For it is not
possible to be in error regarding the question what a thing is, save
in an accidental sense; and the same holds good regarding
non-composite substances (for it is not possible to be in error
about them). And they all exist actually, not potentially; for
otherwise they would have come to be and ceased to be; but, as it
is, being itself does not come to be (nor cease to be); for if it
had done so it would have had to come out of something. About the
things, then, which are essences and actualities, it is not possible
to be in error, but only to know them or not to know them. But we do
inquire what they are, viz. whether they are of such and such a nature
or not.
(b) As regards the 'being' that answers to truth and the
'non-being' that answers to falsity, in one case there is truth if the
subject and the attribute are really combined, and falsity if they are
not combined; in the other case, if the object is existent it exists
in a particular way, and if it does not exist in this way does not
exist at all.
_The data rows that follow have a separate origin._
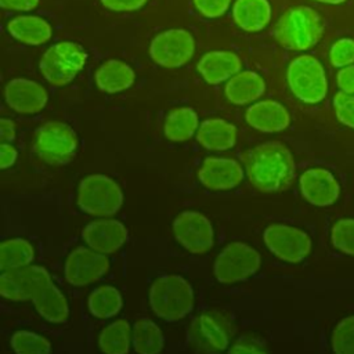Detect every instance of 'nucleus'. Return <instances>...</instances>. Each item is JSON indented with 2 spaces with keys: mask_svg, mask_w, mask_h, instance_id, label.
<instances>
[{
  "mask_svg": "<svg viewBox=\"0 0 354 354\" xmlns=\"http://www.w3.org/2000/svg\"><path fill=\"white\" fill-rule=\"evenodd\" d=\"M35 259L32 243L24 238H10L0 243V268L10 271L30 266Z\"/></svg>",
  "mask_w": 354,
  "mask_h": 354,
  "instance_id": "nucleus-31",
  "label": "nucleus"
},
{
  "mask_svg": "<svg viewBox=\"0 0 354 354\" xmlns=\"http://www.w3.org/2000/svg\"><path fill=\"white\" fill-rule=\"evenodd\" d=\"M234 22L245 32L263 30L271 21L268 0H235L232 6Z\"/></svg>",
  "mask_w": 354,
  "mask_h": 354,
  "instance_id": "nucleus-23",
  "label": "nucleus"
},
{
  "mask_svg": "<svg viewBox=\"0 0 354 354\" xmlns=\"http://www.w3.org/2000/svg\"><path fill=\"white\" fill-rule=\"evenodd\" d=\"M123 199L119 184L105 174H90L77 187V205L90 216H113L120 210Z\"/></svg>",
  "mask_w": 354,
  "mask_h": 354,
  "instance_id": "nucleus-4",
  "label": "nucleus"
},
{
  "mask_svg": "<svg viewBox=\"0 0 354 354\" xmlns=\"http://www.w3.org/2000/svg\"><path fill=\"white\" fill-rule=\"evenodd\" d=\"M173 234L180 245L194 254H203L214 245L213 225L199 212H181L173 221Z\"/></svg>",
  "mask_w": 354,
  "mask_h": 354,
  "instance_id": "nucleus-13",
  "label": "nucleus"
},
{
  "mask_svg": "<svg viewBox=\"0 0 354 354\" xmlns=\"http://www.w3.org/2000/svg\"><path fill=\"white\" fill-rule=\"evenodd\" d=\"M0 137L1 142H11L15 140V124L11 119L3 118L0 120Z\"/></svg>",
  "mask_w": 354,
  "mask_h": 354,
  "instance_id": "nucleus-43",
  "label": "nucleus"
},
{
  "mask_svg": "<svg viewBox=\"0 0 354 354\" xmlns=\"http://www.w3.org/2000/svg\"><path fill=\"white\" fill-rule=\"evenodd\" d=\"M82 238L90 249L109 254L115 253L126 243L127 228L119 220L98 218L83 228Z\"/></svg>",
  "mask_w": 354,
  "mask_h": 354,
  "instance_id": "nucleus-16",
  "label": "nucleus"
},
{
  "mask_svg": "<svg viewBox=\"0 0 354 354\" xmlns=\"http://www.w3.org/2000/svg\"><path fill=\"white\" fill-rule=\"evenodd\" d=\"M228 354H268L264 344L252 336H241L228 348Z\"/></svg>",
  "mask_w": 354,
  "mask_h": 354,
  "instance_id": "nucleus-37",
  "label": "nucleus"
},
{
  "mask_svg": "<svg viewBox=\"0 0 354 354\" xmlns=\"http://www.w3.org/2000/svg\"><path fill=\"white\" fill-rule=\"evenodd\" d=\"M245 119L249 126L263 133H278L290 124L288 109L274 100H263L252 104L246 109Z\"/></svg>",
  "mask_w": 354,
  "mask_h": 354,
  "instance_id": "nucleus-19",
  "label": "nucleus"
},
{
  "mask_svg": "<svg viewBox=\"0 0 354 354\" xmlns=\"http://www.w3.org/2000/svg\"><path fill=\"white\" fill-rule=\"evenodd\" d=\"M4 98L7 105L18 113L32 115L40 112L47 105V91L37 82L15 77L4 87Z\"/></svg>",
  "mask_w": 354,
  "mask_h": 354,
  "instance_id": "nucleus-17",
  "label": "nucleus"
},
{
  "mask_svg": "<svg viewBox=\"0 0 354 354\" xmlns=\"http://www.w3.org/2000/svg\"><path fill=\"white\" fill-rule=\"evenodd\" d=\"M250 184L261 192L288 189L296 176L295 160L289 148L279 141H267L242 155Z\"/></svg>",
  "mask_w": 354,
  "mask_h": 354,
  "instance_id": "nucleus-1",
  "label": "nucleus"
},
{
  "mask_svg": "<svg viewBox=\"0 0 354 354\" xmlns=\"http://www.w3.org/2000/svg\"><path fill=\"white\" fill-rule=\"evenodd\" d=\"M109 270L106 254L95 252L88 246L73 249L64 264L65 279L73 286H86L102 278Z\"/></svg>",
  "mask_w": 354,
  "mask_h": 354,
  "instance_id": "nucleus-14",
  "label": "nucleus"
},
{
  "mask_svg": "<svg viewBox=\"0 0 354 354\" xmlns=\"http://www.w3.org/2000/svg\"><path fill=\"white\" fill-rule=\"evenodd\" d=\"M330 241L337 250L354 256V218L336 221L330 231Z\"/></svg>",
  "mask_w": 354,
  "mask_h": 354,
  "instance_id": "nucleus-34",
  "label": "nucleus"
},
{
  "mask_svg": "<svg viewBox=\"0 0 354 354\" xmlns=\"http://www.w3.org/2000/svg\"><path fill=\"white\" fill-rule=\"evenodd\" d=\"M329 61L336 68H344L354 64V40L343 37L335 41L329 51Z\"/></svg>",
  "mask_w": 354,
  "mask_h": 354,
  "instance_id": "nucleus-35",
  "label": "nucleus"
},
{
  "mask_svg": "<svg viewBox=\"0 0 354 354\" xmlns=\"http://www.w3.org/2000/svg\"><path fill=\"white\" fill-rule=\"evenodd\" d=\"M8 33L21 43L40 46L51 37L50 24L37 15H19L8 21Z\"/></svg>",
  "mask_w": 354,
  "mask_h": 354,
  "instance_id": "nucleus-25",
  "label": "nucleus"
},
{
  "mask_svg": "<svg viewBox=\"0 0 354 354\" xmlns=\"http://www.w3.org/2000/svg\"><path fill=\"white\" fill-rule=\"evenodd\" d=\"M299 184L304 199L315 206H329L337 201L340 194L337 180L329 170L321 167L306 170Z\"/></svg>",
  "mask_w": 354,
  "mask_h": 354,
  "instance_id": "nucleus-18",
  "label": "nucleus"
},
{
  "mask_svg": "<svg viewBox=\"0 0 354 354\" xmlns=\"http://www.w3.org/2000/svg\"><path fill=\"white\" fill-rule=\"evenodd\" d=\"M263 239L268 250L288 263H300L311 252L310 236L292 225L271 224L266 228Z\"/></svg>",
  "mask_w": 354,
  "mask_h": 354,
  "instance_id": "nucleus-12",
  "label": "nucleus"
},
{
  "mask_svg": "<svg viewBox=\"0 0 354 354\" xmlns=\"http://www.w3.org/2000/svg\"><path fill=\"white\" fill-rule=\"evenodd\" d=\"M148 0H101L102 6L111 11L130 12L140 10Z\"/></svg>",
  "mask_w": 354,
  "mask_h": 354,
  "instance_id": "nucleus-39",
  "label": "nucleus"
},
{
  "mask_svg": "<svg viewBox=\"0 0 354 354\" xmlns=\"http://www.w3.org/2000/svg\"><path fill=\"white\" fill-rule=\"evenodd\" d=\"M241 66L242 62L235 53L216 50L202 55L196 69L206 83L220 84L236 75L241 71Z\"/></svg>",
  "mask_w": 354,
  "mask_h": 354,
  "instance_id": "nucleus-20",
  "label": "nucleus"
},
{
  "mask_svg": "<svg viewBox=\"0 0 354 354\" xmlns=\"http://www.w3.org/2000/svg\"><path fill=\"white\" fill-rule=\"evenodd\" d=\"M335 354H354V315L342 319L332 332Z\"/></svg>",
  "mask_w": 354,
  "mask_h": 354,
  "instance_id": "nucleus-33",
  "label": "nucleus"
},
{
  "mask_svg": "<svg viewBox=\"0 0 354 354\" xmlns=\"http://www.w3.org/2000/svg\"><path fill=\"white\" fill-rule=\"evenodd\" d=\"M39 0H0V6L11 11H30L36 8Z\"/></svg>",
  "mask_w": 354,
  "mask_h": 354,
  "instance_id": "nucleus-42",
  "label": "nucleus"
},
{
  "mask_svg": "<svg viewBox=\"0 0 354 354\" xmlns=\"http://www.w3.org/2000/svg\"><path fill=\"white\" fill-rule=\"evenodd\" d=\"M133 343V330L126 319H116L98 335V347L104 354H129Z\"/></svg>",
  "mask_w": 354,
  "mask_h": 354,
  "instance_id": "nucleus-28",
  "label": "nucleus"
},
{
  "mask_svg": "<svg viewBox=\"0 0 354 354\" xmlns=\"http://www.w3.org/2000/svg\"><path fill=\"white\" fill-rule=\"evenodd\" d=\"M195 8L206 18L221 17L231 4V0H192Z\"/></svg>",
  "mask_w": 354,
  "mask_h": 354,
  "instance_id": "nucleus-38",
  "label": "nucleus"
},
{
  "mask_svg": "<svg viewBox=\"0 0 354 354\" xmlns=\"http://www.w3.org/2000/svg\"><path fill=\"white\" fill-rule=\"evenodd\" d=\"M149 306L156 317L169 322L180 321L194 308L192 286L180 275H162L149 288Z\"/></svg>",
  "mask_w": 354,
  "mask_h": 354,
  "instance_id": "nucleus-3",
  "label": "nucleus"
},
{
  "mask_svg": "<svg viewBox=\"0 0 354 354\" xmlns=\"http://www.w3.org/2000/svg\"><path fill=\"white\" fill-rule=\"evenodd\" d=\"M199 126L196 112L189 106H180L171 109L165 119L163 133L167 140L173 142H183L189 140Z\"/></svg>",
  "mask_w": 354,
  "mask_h": 354,
  "instance_id": "nucleus-26",
  "label": "nucleus"
},
{
  "mask_svg": "<svg viewBox=\"0 0 354 354\" xmlns=\"http://www.w3.org/2000/svg\"><path fill=\"white\" fill-rule=\"evenodd\" d=\"M260 254L243 242L228 243L216 257L213 272L218 282L234 283L252 277L260 268Z\"/></svg>",
  "mask_w": 354,
  "mask_h": 354,
  "instance_id": "nucleus-9",
  "label": "nucleus"
},
{
  "mask_svg": "<svg viewBox=\"0 0 354 354\" xmlns=\"http://www.w3.org/2000/svg\"><path fill=\"white\" fill-rule=\"evenodd\" d=\"M18 152L11 145V142H1L0 144V167L8 169L11 167L17 160Z\"/></svg>",
  "mask_w": 354,
  "mask_h": 354,
  "instance_id": "nucleus-41",
  "label": "nucleus"
},
{
  "mask_svg": "<svg viewBox=\"0 0 354 354\" xmlns=\"http://www.w3.org/2000/svg\"><path fill=\"white\" fill-rule=\"evenodd\" d=\"M286 82L295 97L306 104H318L328 93L325 69L315 57L308 54L299 55L289 64Z\"/></svg>",
  "mask_w": 354,
  "mask_h": 354,
  "instance_id": "nucleus-5",
  "label": "nucleus"
},
{
  "mask_svg": "<svg viewBox=\"0 0 354 354\" xmlns=\"http://www.w3.org/2000/svg\"><path fill=\"white\" fill-rule=\"evenodd\" d=\"M77 149V136L64 123L50 120L40 126L35 136V151L48 165H65L71 162Z\"/></svg>",
  "mask_w": 354,
  "mask_h": 354,
  "instance_id": "nucleus-8",
  "label": "nucleus"
},
{
  "mask_svg": "<svg viewBox=\"0 0 354 354\" xmlns=\"http://www.w3.org/2000/svg\"><path fill=\"white\" fill-rule=\"evenodd\" d=\"M32 301L39 315L48 322L62 324L69 317L68 301L54 283L44 288Z\"/></svg>",
  "mask_w": 354,
  "mask_h": 354,
  "instance_id": "nucleus-27",
  "label": "nucleus"
},
{
  "mask_svg": "<svg viewBox=\"0 0 354 354\" xmlns=\"http://www.w3.org/2000/svg\"><path fill=\"white\" fill-rule=\"evenodd\" d=\"M231 319L221 311L207 310L195 317L188 337L201 354H220L228 348L232 337Z\"/></svg>",
  "mask_w": 354,
  "mask_h": 354,
  "instance_id": "nucleus-6",
  "label": "nucleus"
},
{
  "mask_svg": "<svg viewBox=\"0 0 354 354\" xmlns=\"http://www.w3.org/2000/svg\"><path fill=\"white\" fill-rule=\"evenodd\" d=\"M123 307L120 292L111 285H101L91 290L87 297V308L90 314L100 319H108L119 314Z\"/></svg>",
  "mask_w": 354,
  "mask_h": 354,
  "instance_id": "nucleus-29",
  "label": "nucleus"
},
{
  "mask_svg": "<svg viewBox=\"0 0 354 354\" xmlns=\"http://www.w3.org/2000/svg\"><path fill=\"white\" fill-rule=\"evenodd\" d=\"M266 91L264 79L253 71H239L224 87L225 97L235 105H245L260 98Z\"/></svg>",
  "mask_w": 354,
  "mask_h": 354,
  "instance_id": "nucleus-21",
  "label": "nucleus"
},
{
  "mask_svg": "<svg viewBox=\"0 0 354 354\" xmlns=\"http://www.w3.org/2000/svg\"><path fill=\"white\" fill-rule=\"evenodd\" d=\"M333 108L340 123L354 129V94L339 91L333 97Z\"/></svg>",
  "mask_w": 354,
  "mask_h": 354,
  "instance_id": "nucleus-36",
  "label": "nucleus"
},
{
  "mask_svg": "<svg viewBox=\"0 0 354 354\" xmlns=\"http://www.w3.org/2000/svg\"><path fill=\"white\" fill-rule=\"evenodd\" d=\"M51 282L48 271L41 266H26L3 271L0 275V293L11 301L33 300Z\"/></svg>",
  "mask_w": 354,
  "mask_h": 354,
  "instance_id": "nucleus-10",
  "label": "nucleus"
},
{
  "mask_svg": "<svg viewBox=\"0 0 354 354\" xmlns=\"http://www.w3.org/2000/svg\"><path fill=\"white\" fill-rule=\"evenodd\" d=\"M196 141L209 151H227L236 142V127L220 118L206 119L196 131Z\"/></svg>",
  "mask_w": 354,
  "mask_h": 354,
  "instance_id": "nucleus-22",
  "label": "nucleus"
},
{
  "mask_svg": "<svg viewBox=\"0 0 354 354\" xmlns=\"http://www.w3.org/2000/svg\"><path fill=\"white\" fill-rule=\"evenodd\" d=\"M15 354H51V343L47 337L32 330H17L10 339Z\"/></svg>",
  "mask_w": 354,
  "mask_h": 354,
  "instance_id": "nucleus-32",
  "label": "nucleus"
},
{
  "mask_svg": "<svg viewBox=\"0 0 354 354\" xmlns=\"http://www.w3.org/2000/svg\"><path fill=\"white\" fill-rule=\"evenodd\" d=\"M201 184L213 191H227L238 187L243 180V169L235 159L209 156L198 169Z\"/></svg>",
  "mask_w": 354,
  "mask_h": 354,
  "instance_id": "nucleus-15",
  "label": "nucleus"
},
{
  "mask_svg": "<svg viewBox=\"0 0 354 354\" xmlns=\"http://www.w3.org/2000/svg\"><path fill=\"white\" fill-rule=\"evenodd\" d=\"M336 82L340 91L347 94H354V64L340 68L336 76Z\"/></svg>",
  "mask_w": 354,
  "mask_h": 354,
  "instance_id": "nucleus-40",
  "label": "nucleus"
},
{
  "mask_svg": "<svg viewBox=\"0 0 354 354\" xmlns=\"http://www.w3.org/2000/svg\"><path fill=\"white\" fill-rule=\"evenodd\" d=\"M97 87L108 94H115L127 90L133 86L136 73L130 65L119 59L104 62L94 73Z\"/></svg>",
  "mask_w": 354,
  "mask_h": 354,
  "instance_id": "nucleus-24",
  "label": "nucleus"
},
{
  "mask_svg": "<svg viewBox=\"0 0 354 354\" xmlns=\"http://www.w3.org/2000/svg\"><path fill=\"white\" fill-rule=\"evenodd\" d=\"M195 40L185 29H167L156 35L149 46L152 61L163 68H180L194 55Z\"/></svg>",
  "mask_w": 354,
  "mask_h": 354,
  "instance_id": "nucleus-11",
  "label": "nucleus"
},
{
  "mask_svg": "<svg viewBox=\"0 0 354 354\" xmlns=\"http://www.w3.org/2000/svg\"><path fill=\"white\" fill-rule=\"evenodd\" d=\"M87 54L82 46L59 41L51 46L40 58V72L53 86H65L83 69Z\"/></svg>",
  "mask_w": 354,
  "mask_h": 354,
  "instance_id": "nucleus-7",
  "label": "nucleus"
},
{
  "mask_svg": "<svg viewBox=\"0 0 354 354\" xmlns=\"http://www.w3.org/2000/svg\"><path fill=\"white\" fill-rule=\"evenodd\" d=\"M324 24L319 14L307 6L286 10L278 19L274 36L277 41L292 51H306L322 37Z\"/></svg>",
  "mask_w": 354,
  "mask_h": 354,
  "instance_id": "nucleus-2",
  "label": "nucleus"
},
{
  "mask_svg": "<svg viewBox=\"0 0 354 354\" xmlns=\"http://www.w3.org/2000/svg\"><path fill=\"white\" fill-rule=\"evenodd\" d=\"M314 1L324 3V4H340V3H344L346 0H314Z\"/></svg>",
  "mask_w": 354,
  "mask_h": 354,
  "instance_id": "nucleus-44",
  "label": "nucleus"
},
{
  "mask_svg": "<svg viewBox=\"0 0 354 354\" xmlns=\"http://www.w3.org/2000/svg\"><path fill=\"white\" fill-rule=\"evenodd\" d=\"M163 347V332L152 319L141 318L134 324L133 348L137 354H160Z\"/></svg>",
  "mask_w": 354,
  "mask_h": 354,
  "instance_id": "nucleus-30",
  "label": "nucleus"
}]
</instances>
And truth means knowing these objects, and falsity
does not exist, nor error, but only ignorance-and not an ignorance
which is like blindness; for blindness is akin to a total absence of
the faculty of thinking.
It is evident also that about unchangeable things there can be
no error in respect of time, if we assume them to be unchangeable.
E.g. if we suppose that the triangle does not change, we shall not
suppose that at one time its angles are equal to two right angles
while at another time they are not (for that would imply change).